Osman Ulagay

Osman Ulagay

oulagay@milliyet.com.tr

Tüm Yazıları
Haberin Devamı


       Önceki gün başlatılan "Euro'yu kurtarma" operasyonunun nasıl sonuç vereceği merakla bekleniyor. ABD ve Japonya Merkez Bankaları ile ve Avrupa Merkez Bankası'nın Euro'nun değer kaybını durdurmak için önceki gün başlattığı ortak müdahalenin ilk etkisi Euro'nun ABD doları karşısında 5 cent kadar değer kazanarak 90 cente tırmanması oldu. Ancak sürpriz müdahalenin piyasalardaki ilk şoku geçer geçmez Euro'nun yeniden inişe geçtiği ve 88 cente gerilediği görüldü. Euro'nun daha fazla değer kaybını önlemek amacıyla yapılan müdahaleye, beklenmedik şekilde ABD Merkez Bankası (Federal Rezerv Bankası)'nın katılması bile Euro'yu satmaya kararlı görünen piyasalardaki eğilimi kalıcı biçimde kırmaya yetmemişti sanki.
       Günümüzde 1.5 trilyon dolarlık muazzam bir günlük işlem hacmine erişen döviz piyasalarına müdahale etmenin riskli olduğu ortada. Örneğin Euro'ya ilk desteği vermesi beklenen Avrupa Merkez Bankası (AMB)'nın toplam rezervleri 260 milyar Euro (yaklaşık 230 milyar dolar) mertebesinde. Bu koşullarda AMB'nin piyasalara tek başına müdahalesinin gerekli caydırıcı etkiyi yapmayacağı düşünüldüğü için ABD ve Japonya Merkez Bankaları da Euro'ya destek verdi.
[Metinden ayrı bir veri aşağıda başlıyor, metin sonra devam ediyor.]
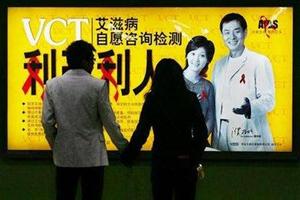 یک زوج در مقابل یک آگهی بهداشتی در باره ایدز در پکن پایتخت چین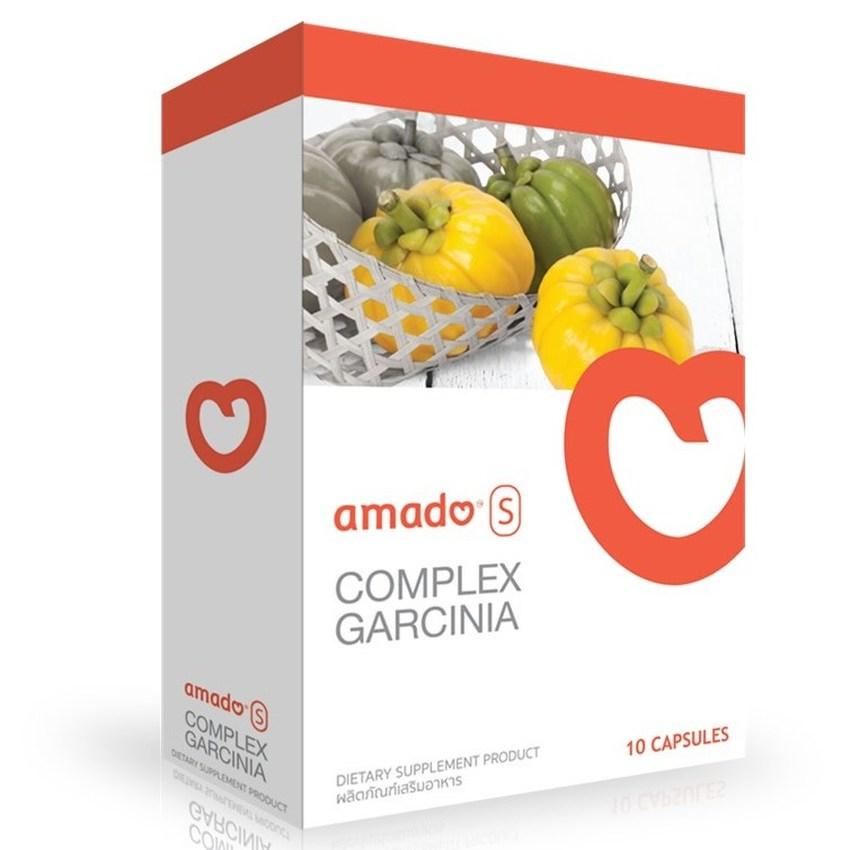 amado S COMPLEX GARCINIA อมาโด้ เอส คอมเพล็กซ์ การ์ซีเนีย กล่องส้ม รุ่นใหม่ ดีกว่าเดิม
Buna ek olarak dün bu yazının yazıldığı saatlerde Prag'da yapılmakta olan G - 7 ülkeleri Maliye Bakanlarının toplantısından da Euro'ya destek kararının çıkması bekleniyordu.
       Euro'nun daha fazla değer kaybetmesini önlemek ya da doların çıkışını durdurmak amacıyla girişilen bu müdahale, tam 15 yıl önce doların tırmanışını durdurmak için yapılan Plaza Anlaşması'nı hatırlatıyor. New York'taki ünlü Plaza Oteli'nde yapılan bu anlaşma hedefine ulaşmış ve dolar o tarihten itibaren kademeli olarak değer yitirmeye başlamıştı.
       Önceki gün gerçekleştirilen müdahalenin Plaza Anlaşması kadar başarılı olup olamayacağını, 1985'den bu yana işlem hacmi ve dayatma gücü çok fazla büyümüş olan döviz piyasalarının tepkisi belirleyecek. Ünlü ekonomist Paul Krugman, müdahalenin hemen öncesinde yazdığı bir yazıda "ancak piyasalardaki sürü davranışını kıracak bir müdahalenin başarı şansı bulunduğunu" belirtiyordu. Krugman'a göre Federal Rezerv ve diğer önde gelen merkez bankalarının Euro'yu desteklemesi piyasalardaki tek yönlü sürü davranışını kırabilir ve Euro'nun düşüşünü durdurabilirdi.
       Önümüzdeki günler ve haftalar Euro'nun geleceği açısından önem taşıyor. Gelecek hafta perşembe günü (dünkü yazımda yanlışlıkla yazdığım gibi bugün değil) Danimarka'da yapılacak olan Euro'ya katılma referandumunun sonuçları da piyasalara psikolojik bir etki yapabilir.
       Bakalım Avrupa'nın kurtaramadığı Euro'yu ABD'nin güçlü bileğiyle attığı zar kurtarabilecek mi?